Abstract

Indian economy relies on Agriculture which is the back bone of India. Indian Agricultural sector accounts for 18% of India’s GDP and employment to 50% of country workforce. Both quality and quantity of agricultural products are equally important. The conventional human naked eye quality inspection is not significant for large members of leaves as it is unpredictable and inconsistent. Disease identification is the key for decreasing and preventing plant illnesses. Health monitoring and contamination identification on plant is fundamental for feasible agriculture. It is hard to display the plant infections physically because it requires huge measure of labor, expertize inside the plant ailments, and furthermore require the over the pinnacle managing time. Thus the solution overcoming these kind of constraints is image processing. The process of image processing includes acquisition of photo, pre- processing of photo, segmentation of image, function extraction and class.
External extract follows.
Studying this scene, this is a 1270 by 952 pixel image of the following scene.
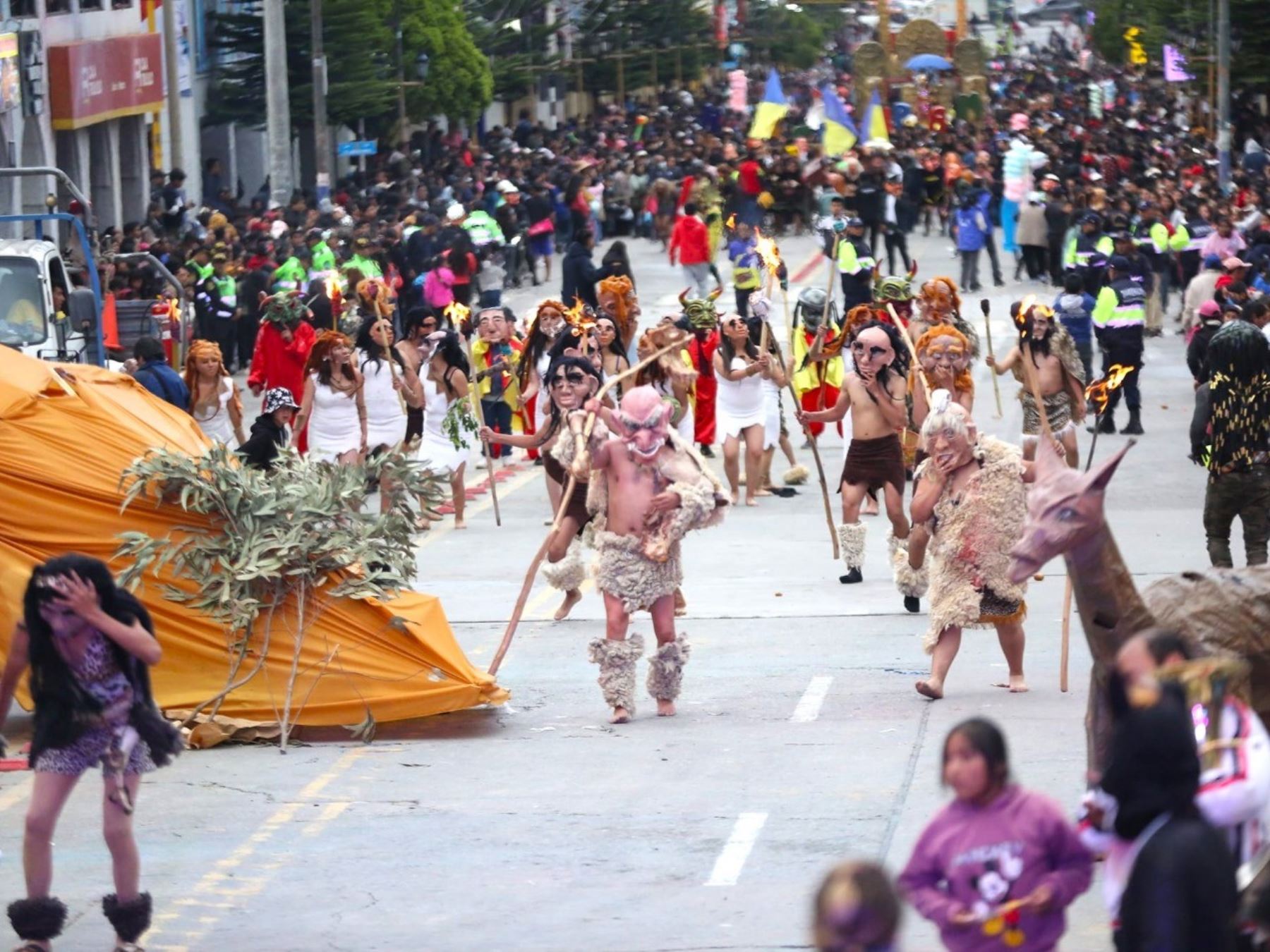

To overcome digital image processing technoques has been implied. This paper proposed technique for evaluation and detection of plant leaf disorder using digital image processing. This paper proposes k clustering algorithm for the detection of the diseases. The major of the leaf diseases is mainly caused in hevea brasiliensis are Birds’ eye spot, collectotrichum leaf disease and collectotrium leaf disease. This way of detection have immense potential to classify the diseased leaf among healthy leaves.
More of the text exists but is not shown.